Medical Volunteers: Our Mission supports “Foundation in the Meantime.” This is a group of Polish and international volunteer medics who have been working on the Ukrainian frontlines since 2014, when Russia initially invaded eastern Ukraine. They provide life-saving aid to military personnel in fiercely contested battle areas. Our Mission has supported them in the past by purchasing medical equipment and hosted them to fundraise in Texas. With financial donations from an American volunteer, his supporters and our Mission, we have purchased over $30,000 worth of medical equipment.
Ukraine – Prosthetic Clinic
Our Mission has been working with Baylor College of Medicine (BCM) and Texas Children’s Hospital (TCH) – both based in Houston, Texas – over the past 15 months to open a clinic for prosthetic 3D manufacture as well as fitting and rehabilitation at our partner hospital, Transcarpathian Regional Clinic Hospital (TCRH) in Uzhhorod, Ukraine. The other key partners are Invent Medical (Ostrava, Czech Republic) and Filaments Innovation (Allentown, Pennsylvania). TCRH has completely refurbished two areas to accommodate the prosthetic 3D printing and fitting as well rehabilitation. In June last year, our Mission purchased and shipped the 3D printer from Pennsylvania to Invent Medical and they tested and fine tuned their proprietary software for scanning limbs and proper fitting. Importantly, working with Filaments and BCM, Invent was able to improve on the plastic filament material used in the printer to create the socket.
Since late 2024, the TRCH clinic has been making below-knee prosthetics for amputees. BCM set a goal of 25 to 30 “successful” prosthetics for patients to conclude that the process works. In this event, the plan would be to add a printer or more in Uzhhorod and expand to other hospitals in Ukraine. Our Mission hired a US volunteer to live in Uzhhorod to coordinate the efforts of the various stakeholders.

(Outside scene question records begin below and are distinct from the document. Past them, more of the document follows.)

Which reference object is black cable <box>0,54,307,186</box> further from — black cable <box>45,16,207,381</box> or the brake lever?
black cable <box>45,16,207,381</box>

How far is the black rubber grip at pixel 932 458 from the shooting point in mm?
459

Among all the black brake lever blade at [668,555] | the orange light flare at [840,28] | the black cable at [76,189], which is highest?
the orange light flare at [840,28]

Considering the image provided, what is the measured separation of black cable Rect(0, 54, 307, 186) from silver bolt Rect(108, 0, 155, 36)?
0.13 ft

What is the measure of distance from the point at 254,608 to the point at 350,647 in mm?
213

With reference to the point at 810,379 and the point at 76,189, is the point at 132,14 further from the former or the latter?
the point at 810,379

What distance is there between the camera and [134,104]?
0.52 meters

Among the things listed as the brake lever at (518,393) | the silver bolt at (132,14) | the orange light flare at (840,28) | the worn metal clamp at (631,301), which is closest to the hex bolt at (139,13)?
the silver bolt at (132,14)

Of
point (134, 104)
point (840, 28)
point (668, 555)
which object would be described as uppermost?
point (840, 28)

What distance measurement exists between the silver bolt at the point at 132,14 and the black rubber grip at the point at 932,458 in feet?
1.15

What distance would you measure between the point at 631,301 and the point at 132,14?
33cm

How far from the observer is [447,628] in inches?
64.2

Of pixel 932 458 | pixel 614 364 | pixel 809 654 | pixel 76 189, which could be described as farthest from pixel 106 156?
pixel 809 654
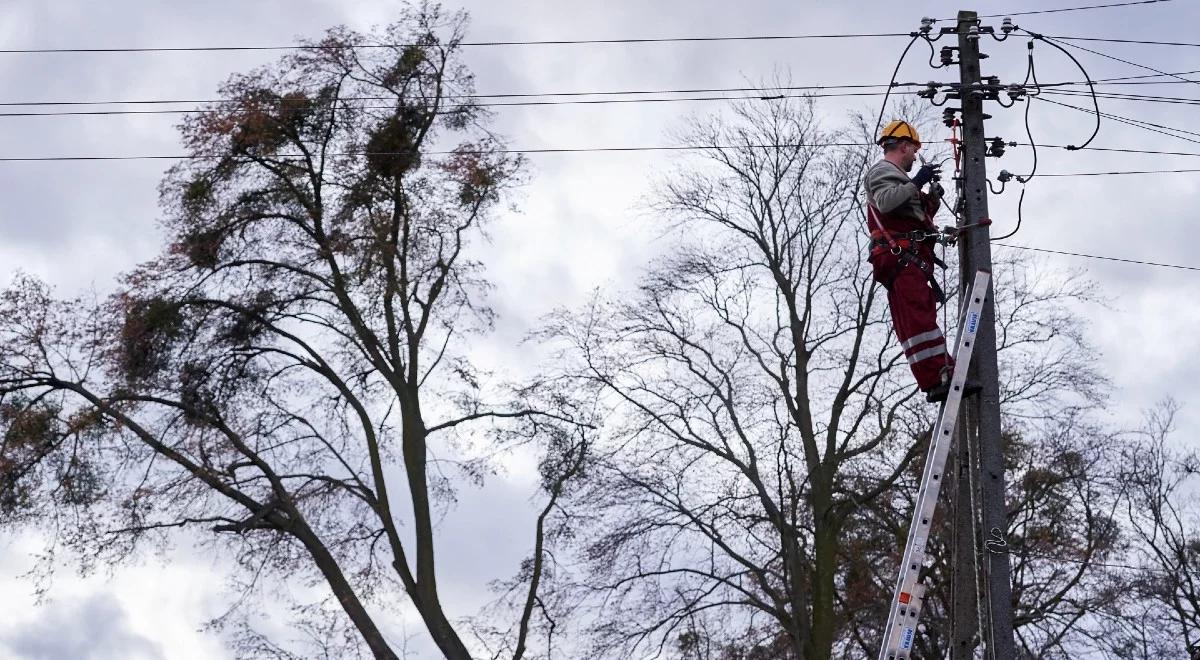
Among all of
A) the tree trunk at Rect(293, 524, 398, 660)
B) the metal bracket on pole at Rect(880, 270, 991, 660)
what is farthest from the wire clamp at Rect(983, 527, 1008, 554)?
the tree trunk at Rect(293, 524, 398, 660)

Currently, ours is one of the fastest of a handful of 3-D printers in Ukraine and can produce a “socket” in two hours. Other printers require around twelve hours. The entire process to scan, 3-D print and fit a patient with a new prosthetic leg takes about four hours, whereas, the traditional method, using plaster molds, can take several days. Our Mission enable the Uzhhorod hospital’s technicians and rehabilitation experts to be trained by BCM and Invent Medical in the Czech Republic in late 2025. The total cost for a new prosthetic, with all the parts, will be about $600 per patient, or one-tenth of the cost of existing prosthetic making methods.

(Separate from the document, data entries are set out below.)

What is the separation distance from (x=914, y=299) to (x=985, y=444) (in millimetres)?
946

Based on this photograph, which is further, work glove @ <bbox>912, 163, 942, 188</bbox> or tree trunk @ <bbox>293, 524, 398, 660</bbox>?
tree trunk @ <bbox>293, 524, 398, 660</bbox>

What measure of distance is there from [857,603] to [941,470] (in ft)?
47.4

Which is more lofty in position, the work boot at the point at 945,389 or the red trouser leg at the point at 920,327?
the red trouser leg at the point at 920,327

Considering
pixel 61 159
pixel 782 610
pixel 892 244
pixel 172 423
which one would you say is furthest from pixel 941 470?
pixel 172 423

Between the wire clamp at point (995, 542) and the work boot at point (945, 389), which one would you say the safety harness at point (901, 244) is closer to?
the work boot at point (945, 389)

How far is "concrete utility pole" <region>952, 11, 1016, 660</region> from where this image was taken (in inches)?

In Ukraine, the need is immense, with an estimated 40,000 below-knee amputees (men, women and children). It is also estimated that only about 600 new prosthetic devices were made in 2024 in all of Ukraine.
Other Activity
Fair Dog Denmark:
This is a volunteer women’s group that collects hundreds of tons of donations in Denmark and neighboring countries and transports it all to Ukraine. When Fair Dog needed a sealed container to store pet and human food in their barn, or be closed down by the authorities, one of our donors bought and sent a ten-foot container to Fair Dog. The donor also provided a second container when needed. Our Mission periodically provides financial support to pay for lorries to send the goods and supplies donated to Fair Dog into eastern Ukraine for distribution.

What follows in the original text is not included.